Il y a eu des grèves, et il y a eu un mini-festival sur les « salauds de privilégiés » et autres « on est pris en otage par des gens qui n'ont qu'un bouton à pousser pour faire avancer la loco et qui partent à la retraite avec leur pénibilité ! »

( je te le fais court le florilège, tu as quitté ces gens-là, doser un sevrage est délicat )

C'est ça qui est chouette dans les grèves : ça cristallise les cons autour de leurs égos telle la buée qui se condense sur une vitre froide. C'est pratique, ça va plus vite pour sélectionner ses relations, à nos âges on n'a plus de temps à perdre avec les imbéciles.

(Ceci étant, je suis quand même bien content d'habiter une ville où on peut raisonnablement espérer atteindre son boulot en vélo, sauf si on a décidé de vivre très au vert, bien sûr)


Je ne reste sur N*** que parce qu'il y a un F*** qui en sort parfois de bien bonnes quand il s'adresse à cette nuée d'imbéciles dépourvus de cervelle qui squattent N*** uniquement parce que :

  • C'est coloré, on peut changer l'aspect de sa page perso dis-donc !
  • Oh ! T'as vu ? Le copier-coller ça marche aussi ! Ça tombe bien je viens de lire des blogs sur le « Progesterex », sur « la pédophilie sur mineure âgée de 16 ans » et sur « la désolation des fleurs offertes à une femme en vain ».
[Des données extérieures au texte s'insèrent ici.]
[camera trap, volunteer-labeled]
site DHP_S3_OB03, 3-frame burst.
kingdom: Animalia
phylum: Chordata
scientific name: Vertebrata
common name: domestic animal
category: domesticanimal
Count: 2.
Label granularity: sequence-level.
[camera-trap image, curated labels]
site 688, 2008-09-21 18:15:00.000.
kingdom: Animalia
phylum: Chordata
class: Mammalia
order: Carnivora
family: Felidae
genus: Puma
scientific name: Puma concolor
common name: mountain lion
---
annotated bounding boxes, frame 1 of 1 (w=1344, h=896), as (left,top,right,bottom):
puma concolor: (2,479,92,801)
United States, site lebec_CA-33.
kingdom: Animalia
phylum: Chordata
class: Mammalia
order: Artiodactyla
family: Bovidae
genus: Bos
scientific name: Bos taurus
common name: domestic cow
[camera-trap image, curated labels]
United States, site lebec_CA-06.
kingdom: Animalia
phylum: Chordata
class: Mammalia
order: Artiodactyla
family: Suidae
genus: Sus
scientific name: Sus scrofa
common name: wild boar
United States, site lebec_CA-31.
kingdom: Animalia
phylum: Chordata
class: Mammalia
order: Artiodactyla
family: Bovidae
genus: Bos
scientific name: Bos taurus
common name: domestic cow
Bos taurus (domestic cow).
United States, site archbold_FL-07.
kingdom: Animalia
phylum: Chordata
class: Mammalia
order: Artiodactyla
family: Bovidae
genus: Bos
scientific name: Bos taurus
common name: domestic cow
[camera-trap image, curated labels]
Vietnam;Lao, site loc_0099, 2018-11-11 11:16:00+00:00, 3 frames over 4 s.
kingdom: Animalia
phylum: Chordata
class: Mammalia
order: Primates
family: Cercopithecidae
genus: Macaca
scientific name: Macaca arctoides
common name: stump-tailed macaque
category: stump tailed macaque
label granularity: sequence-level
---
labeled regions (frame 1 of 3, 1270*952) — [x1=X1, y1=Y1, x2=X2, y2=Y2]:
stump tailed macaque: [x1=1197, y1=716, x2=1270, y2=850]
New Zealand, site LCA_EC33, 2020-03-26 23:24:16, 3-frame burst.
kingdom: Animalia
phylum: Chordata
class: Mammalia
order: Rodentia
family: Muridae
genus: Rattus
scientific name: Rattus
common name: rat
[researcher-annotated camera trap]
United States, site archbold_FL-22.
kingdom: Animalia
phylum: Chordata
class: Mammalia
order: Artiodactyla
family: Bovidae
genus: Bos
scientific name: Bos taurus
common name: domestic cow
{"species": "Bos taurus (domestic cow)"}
    (non non, il ne manque pas de « g » à vain)
  • On peut avoir une liste d'amis longue comme une AG d'entreprise cotée en Bourse

    (Ah les cons ! Ils auront beau faire, ils ne seront jamais que des petits-porteurs)


Mais c'est très déprimant.

Je pourrais même ajouter que ce n'est vraiment pas ce qu'il me faut en ce moment mais dire cela obligerait à expliquer pourquoi.

Or, même si les gens de gôche comme toi sont caricaturés comme n'étant prédisposés qu'à l'écoute passive, ce n'est pas une raison pour abuser d'eux.





J'aurais pu venir aux nouvelles ?

Cela t'aurais motivé pour écrire ?

Le brainstorming du troquet PMU me souffle deux réponses :

- Eh toi-même !

- C'est celui qui dit qui y est !

(Et toc !)







Ma fille (5 ans) me souffle de quoi insérer une anecdote dans ce contexte narratif qui ne ressemble plus à rien :

- Papa ! Tu pourrais me donner trois chewing-gums ?

- Euh... Oui...

- Ah chouette ! Mais il faudra trouver une cachette...

- C'est pour l'école ?

- Oui.

- Et vous n'avez pas le droit de manger du chewing-gum à l'école ?

- Non, c'est pour ça qu'il faut trouver une cachette !

- Mais alors... C'est une bêtise que vous allez faire ?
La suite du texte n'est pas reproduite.